■ TEXTAUSZUG ■
%%

Anfang 2009 startete das Projekt „Wachau 2010 Plus“ mit dem Ziel, die Wachau als kulturtouristische Destination zu positionieren. „Das Projekt ist von Landeshauptmann Erwin Pröll ins Leben gerufen worden“, sagt Martin Vogg im Gespräch mit magzin.at. Vogg war seit Anfang 2009 der Projektleiter von „Wachau 2010 Plus“. Seit heurigem Jahr ist Martin Vogg nun bei „Wachau Kultur Melk“, die im Jänner neu gegründet wurde. Neben Alexander Hauer ist Vogg einer ihrer beiden Geschäftsführer.
Ein umfassendes Konzept: Tourismus, Kultur, Mobilität, Energie, Wirtschaft und Landwirtschaft
Die Grundlage des Projekts „Wachau 2010 Plus“ ist ein intelligentes, komplexes Konzept, das bereits in vielen Kernpunkten umgesetzt ist. „Bei Wachau 2010 Plus wurden erstmals alle Bereiche mitbedacht“, erklärt Martin Vogg. „Das heißt, nicht nur Tourismus und Kultur, sondern auch Mobilität und Energie. Außerdem die Einbindung aller wichtigen regionalen Faktoren, zum Beispiel auch der Landwirtschaft.“
Träger des Projekts sind alle 13 Wachau-Gemeinden, das heißt der „Arbeitskreis Wachau“, dem auch die Städte Krems und Melk und die Stifte Melk, Göttweig und Herzogenburg angehören. Der Bürgermeister von Spitz, Andreas Nunzer, führt derzeit den Vorsitz des „Arbeitskreis Wachau“. Vorgänger Nunzers war die jetzige Landesrätin Barbara Schwarz, als sie Bürgermeisterin von Dürnstein war.

%%

■ AUFGABEN ■
1. Übertragen Sie aus dem Text zum Projekt „Wachau 2010 Plus“ folgenden Satz ins Englische: „Der Bürgermeister von Spitz, Andreas Nunzer, führt derzeit den Vorsitz des „Arbeitskreis Wachau“.“
2. Wer hat laut dem Text zum Projekt „Wachau 2010 Plus“ dieses Projekt ins Leben gerufen?
3. Schreiben Sie aus dem Text zum Projekt „Wachau 2010 Plus“ den Abschnitt ab, der mit den Worten „Anfang 2009 startete“ einsetzt und mit „ihrer beiden Geschäftsführer.“ schließt.

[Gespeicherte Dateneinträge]
%%

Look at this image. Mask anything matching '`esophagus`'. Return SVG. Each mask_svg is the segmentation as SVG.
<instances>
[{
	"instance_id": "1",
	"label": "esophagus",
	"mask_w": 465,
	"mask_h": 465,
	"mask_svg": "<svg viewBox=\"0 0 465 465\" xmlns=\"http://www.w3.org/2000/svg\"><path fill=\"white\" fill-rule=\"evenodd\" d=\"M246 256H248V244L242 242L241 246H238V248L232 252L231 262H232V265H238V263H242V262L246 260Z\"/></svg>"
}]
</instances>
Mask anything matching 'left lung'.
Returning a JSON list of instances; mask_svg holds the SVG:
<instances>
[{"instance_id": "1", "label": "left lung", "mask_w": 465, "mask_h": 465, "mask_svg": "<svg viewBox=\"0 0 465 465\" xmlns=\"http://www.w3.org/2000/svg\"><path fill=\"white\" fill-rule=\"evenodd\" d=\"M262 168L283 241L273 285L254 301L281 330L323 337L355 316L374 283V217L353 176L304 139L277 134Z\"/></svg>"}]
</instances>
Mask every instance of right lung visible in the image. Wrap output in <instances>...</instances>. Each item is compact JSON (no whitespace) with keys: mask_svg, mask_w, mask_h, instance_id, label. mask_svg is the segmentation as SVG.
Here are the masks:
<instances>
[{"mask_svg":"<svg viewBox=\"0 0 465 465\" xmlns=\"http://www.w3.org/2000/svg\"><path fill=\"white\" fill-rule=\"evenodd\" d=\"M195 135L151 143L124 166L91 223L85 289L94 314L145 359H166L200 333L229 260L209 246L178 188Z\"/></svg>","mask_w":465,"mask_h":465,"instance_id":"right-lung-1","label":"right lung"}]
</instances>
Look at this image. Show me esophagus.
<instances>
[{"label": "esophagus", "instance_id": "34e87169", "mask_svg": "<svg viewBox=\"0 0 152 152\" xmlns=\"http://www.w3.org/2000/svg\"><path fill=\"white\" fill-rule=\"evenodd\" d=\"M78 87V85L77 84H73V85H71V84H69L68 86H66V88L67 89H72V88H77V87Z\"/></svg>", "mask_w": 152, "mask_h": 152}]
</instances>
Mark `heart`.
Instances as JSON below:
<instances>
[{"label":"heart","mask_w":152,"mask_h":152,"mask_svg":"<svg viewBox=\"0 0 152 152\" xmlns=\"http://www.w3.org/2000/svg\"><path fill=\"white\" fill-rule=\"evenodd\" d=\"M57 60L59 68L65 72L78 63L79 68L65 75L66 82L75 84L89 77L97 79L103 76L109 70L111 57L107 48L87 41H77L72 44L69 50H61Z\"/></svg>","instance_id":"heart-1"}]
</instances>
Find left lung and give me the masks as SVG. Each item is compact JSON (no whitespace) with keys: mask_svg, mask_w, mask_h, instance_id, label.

%%

■ LÖSUNGEN ■
1. The mayor of Spitz, Andreas Nunzer, currently chairs the “Arbeitskreis Wachau”.

2. Landeshauptmann Erwin Pröll.

3.
Anfang 2009 startete das Projekt „Wachau 2010 Plus“ mit dem Ziel, die Wachau als kulturtouristische Destination zu positionieren. „Das Projekt ist von Landeshauptmann Erwin Pröll ins Leben gerufen worden“, sagt Martin Vogg im Gespräch mit magzin.at. Vogg war seit Anfang 2009 der Projektleiter von „Wachau 2010 Plus“. Seit heurigem Jahr ist Martin Vogg nun bei „Wachau Kultur Melk“, die im Jänner neu gegründet wurde. Neben Alexander Hauer ist Vogg einer ihrer beiden Geschäftsführer.